Action item - Look below and pull out each line with the word "Left".

Extracted records -
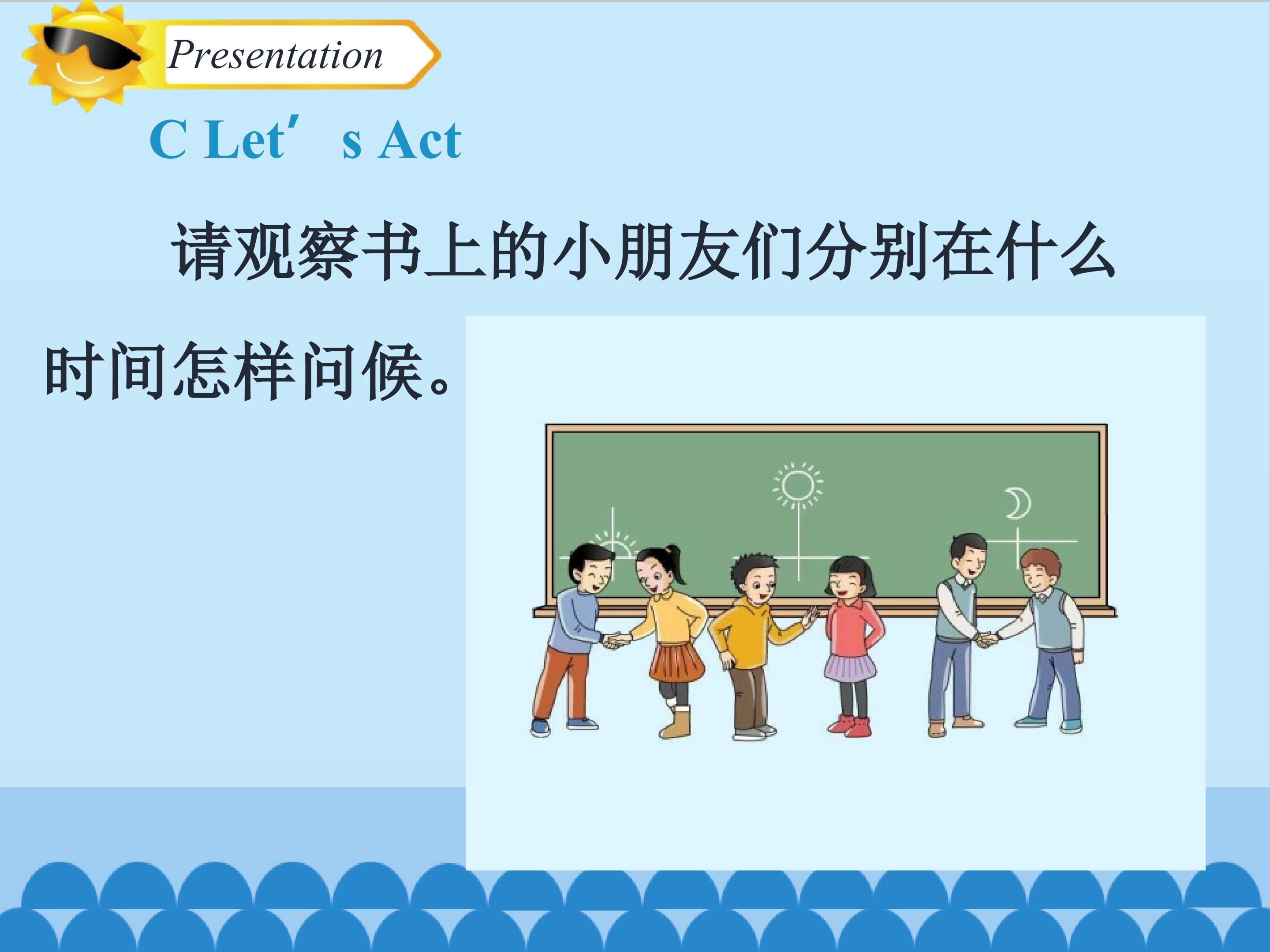 Presentation

C Let’s Act

请观察书上的小朋友们分别在什么时间怎样问候。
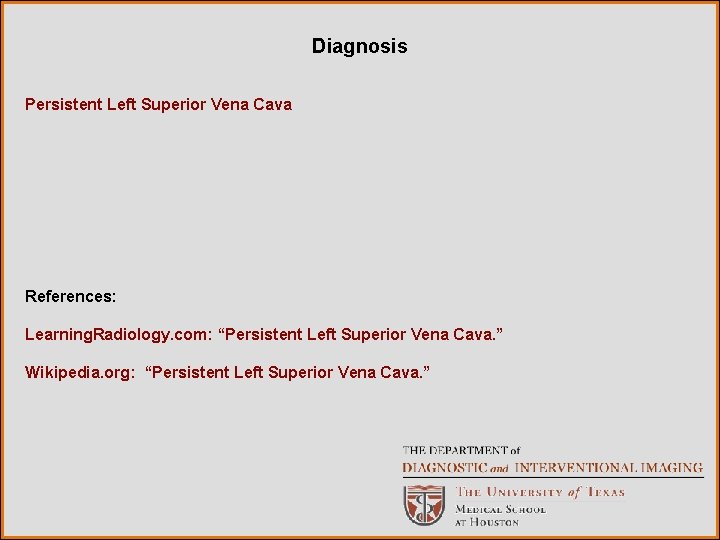 Diagnosis

Persistent Left Superior Vena Cava

References:

LearningRadiology.com: “Persistent Left Superior Vena Cava.”

Wikipedia.org: “Persistent Left Superior Vena Cava.”

THE DEPARTMENT of
DIAGNOSTIC and INTERVENTIONAL IMAGING

THE UNIVERSITY of TEXAS
MEDICAL SCHOOL
AT HOUSTON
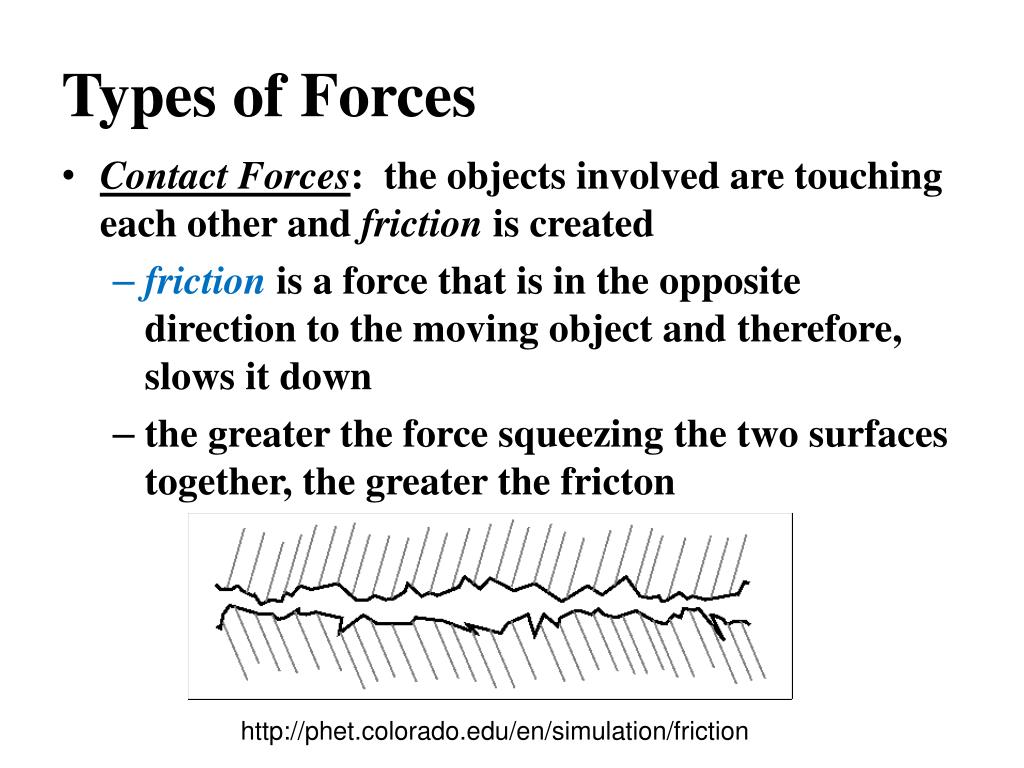 Types of Forces

• Contact Forces: the objects involved are touching each other and friction is created

– friction is a force that is in the opposite direction to the moving object and therefore, slows it down

– the greater the force squeezing the two surfaces together, the greater the fricton

http://phet.colorado.edu/en/simulation/friction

Finished exercise -
Persistent Left Superior Vena Cava
LearningRadiology.com: “Persistent Left Superior Vena Cava.”
Wikipedia.org: “Persistent Left Superior Vena Cava.”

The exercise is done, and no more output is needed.